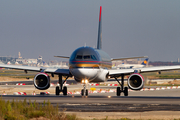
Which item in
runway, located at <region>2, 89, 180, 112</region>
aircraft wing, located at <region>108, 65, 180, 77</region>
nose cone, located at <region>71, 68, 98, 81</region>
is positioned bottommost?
runway, located at <region>2, 89, 180, 112</region>

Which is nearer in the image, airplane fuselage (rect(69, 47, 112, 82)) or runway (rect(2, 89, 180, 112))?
runway (rect(2, 89, 180, 112))

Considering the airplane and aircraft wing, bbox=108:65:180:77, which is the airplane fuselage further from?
aircraft wing, bbox=108:65:180:77

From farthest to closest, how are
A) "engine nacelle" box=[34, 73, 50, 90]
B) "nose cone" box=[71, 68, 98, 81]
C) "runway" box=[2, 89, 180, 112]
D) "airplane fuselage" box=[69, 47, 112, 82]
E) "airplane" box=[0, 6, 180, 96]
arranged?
"engine nacelle" box=[34, 73, 50, 90], "airplane" box=[0, 6, 180, 96], "airplane fuselage" box=[69, 47, 112, 82], "nose cone" box=[71, 68, 98, 81], "runway" box=[2, 89, 180, 112]

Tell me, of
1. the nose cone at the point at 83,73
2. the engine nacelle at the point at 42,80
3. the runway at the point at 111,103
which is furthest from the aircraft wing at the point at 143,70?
the engine nacelle at the point at 42,80

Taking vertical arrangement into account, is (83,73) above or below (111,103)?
above

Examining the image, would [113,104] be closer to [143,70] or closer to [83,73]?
[83,73]

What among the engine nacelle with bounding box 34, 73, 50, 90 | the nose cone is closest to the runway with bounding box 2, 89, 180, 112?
the nose cone

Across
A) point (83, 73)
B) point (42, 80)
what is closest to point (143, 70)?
point (83, 73)

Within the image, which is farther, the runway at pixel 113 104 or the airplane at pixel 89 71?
the airplane at pixel 89 71

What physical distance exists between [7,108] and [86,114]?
432 centimetres

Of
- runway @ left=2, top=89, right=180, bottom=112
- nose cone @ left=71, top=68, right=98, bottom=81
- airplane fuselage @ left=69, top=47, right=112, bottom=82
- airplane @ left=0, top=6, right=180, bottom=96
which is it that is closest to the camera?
runway @ left=2, top=89, right=180, bottom=112

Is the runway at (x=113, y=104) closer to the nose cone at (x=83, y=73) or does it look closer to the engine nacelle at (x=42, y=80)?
the nose cone at (x=83, y=73)

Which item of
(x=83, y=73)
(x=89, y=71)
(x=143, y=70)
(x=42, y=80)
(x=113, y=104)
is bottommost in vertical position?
(x=113, y=104)

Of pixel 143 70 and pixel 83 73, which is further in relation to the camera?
pixel 143 70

* **TO BE DONE**:
Present the data from the line containing "Of pixel 143" through the end of the data, both ends included, as a Markdown table with the columns Row and Text. Leave out blank lines.

* **SOLUTION TO THIS TASK**:
| Row | Text |
|---|---|
| 1 | Of pixel 143 70 and pixel 83 73, which is further in relation to the camera? |
| 2 | pixel 143 70 |